## SUPPLIED PASSAGE
*****
The other thing about Ghorka being so rural is that it is filled with villagers who seem like they've never seen a foreign person before in their life. Everywhere I went I was stared at and laughed at. It's a very alienating feeling. I'm not talking about curious glances, I'm talking about hard-core staring. On my first day there, I went for a walk around town and I was reposing on a stone wall, smoking a cigarette and writing in my journal, and a woman coming up the hill stopped dead in her tracks and stared at me for a full 30 seconds. I got kind of wierded out, so I smiled and said "Namaste", to which she smiled back and said "Namaste", then took 3 steps up the hill and turned around and stared again. She didn't stop until I got up and walked away.
That being said, Ghorka is a beautiful place. I hiked up to the top of the hill to a temple at the Ghorka palace. The climb nearly killed me but it was worth it. Apparently twice a month they sacrifice goats and chickens up there and there was dried blood all over the place. I also saw some villagers skinning a beheaded goat in their front yard on my way up the hill. By the time I was headed down, they were hacking up the ribs. It reinforced my vegetarianism.

Here is Rani Pokhari (Queen's Pond). You can't see them, but to the right of this picture was a group of 4 girls staring and laughing at me.


The neighbors beautiful garden just before a crazy hail storm.
I was going to get some food, and it had just started sprinkling. I was standing in the doorway of my guest house watching the street and it got real windy and everyone was running around like crazy, closing up their shops, running home, the portable ice cream stand guy was hauling ass down the road and I didn't get it. Why are they all freaking out? It's just a little wind. So I set out. I made it about 300 yards away when it starting hailing stones the size of golf balls. I was stuck out in the hail with another guy, getting pelted, when a nice watch repairmen let us into his shop to wait it out. When it was over, I went back to the guest house and kids everywhere were ecstatic. The kids of the house brought me up to the roof to look at more hail, and their neighbors were having a rooftop hail war from opposite sides of the street. It was classic.
*****
## DATASET EXCERPTS

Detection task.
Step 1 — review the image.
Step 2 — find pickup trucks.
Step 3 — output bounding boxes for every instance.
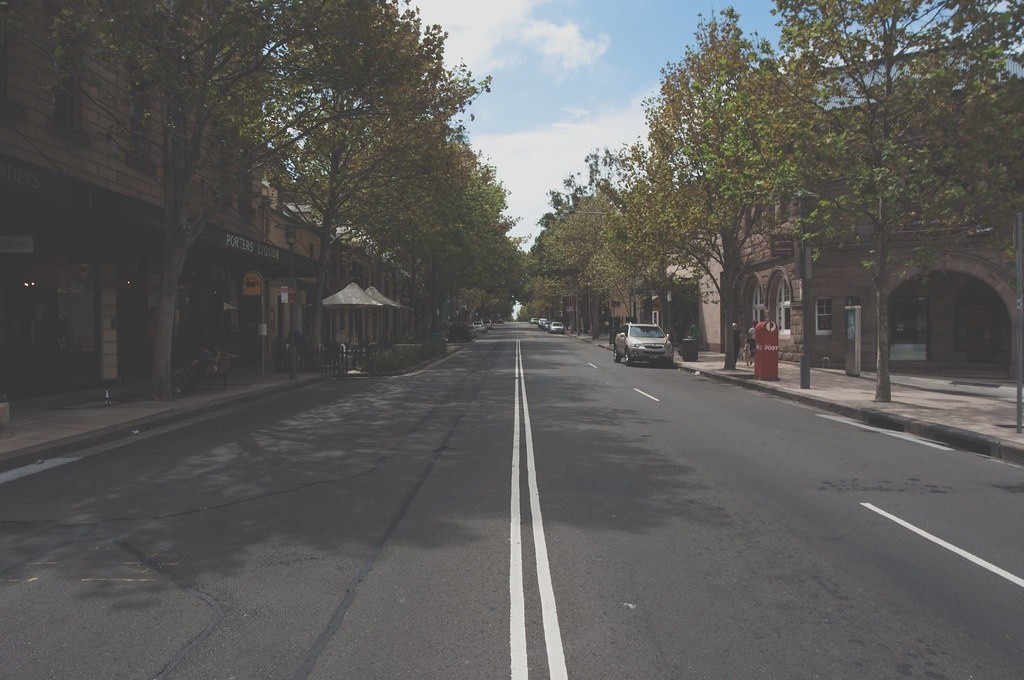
[549,321,565,334]
[530,317,549,330]
[472,321,487,333]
*****
## PROBLEM SET
1. According to the passage about Ghorka, how long did the woman coming up the hill stare at the writer on the first day?
2. Reproduce the passage about Ghorka word for word, from "That being said, Ghorka" to "laughing at me.".

## WORKED ANSWERS
1. For a full 30 seconds.

2.
That being said, Ghorka is a beautiful place. I hiked up to the top of the hill to a temple at the Ghorka palace. The climb nearly killed me but it was worth it. Apparently twice a month they sacrifice goats and chickens up there and there was dried blood all over the place. I also saw some villagers skinning a beheaded goat in their front yard on my way up the hill. By the time I was headed down, they were hacking up the ribs. It reinforced my vegetarianism.

Here is Rani Pokhari (Queen's Pond). You can't see them, but to the right of this picture was a group of 4 girls staring and laughing at me.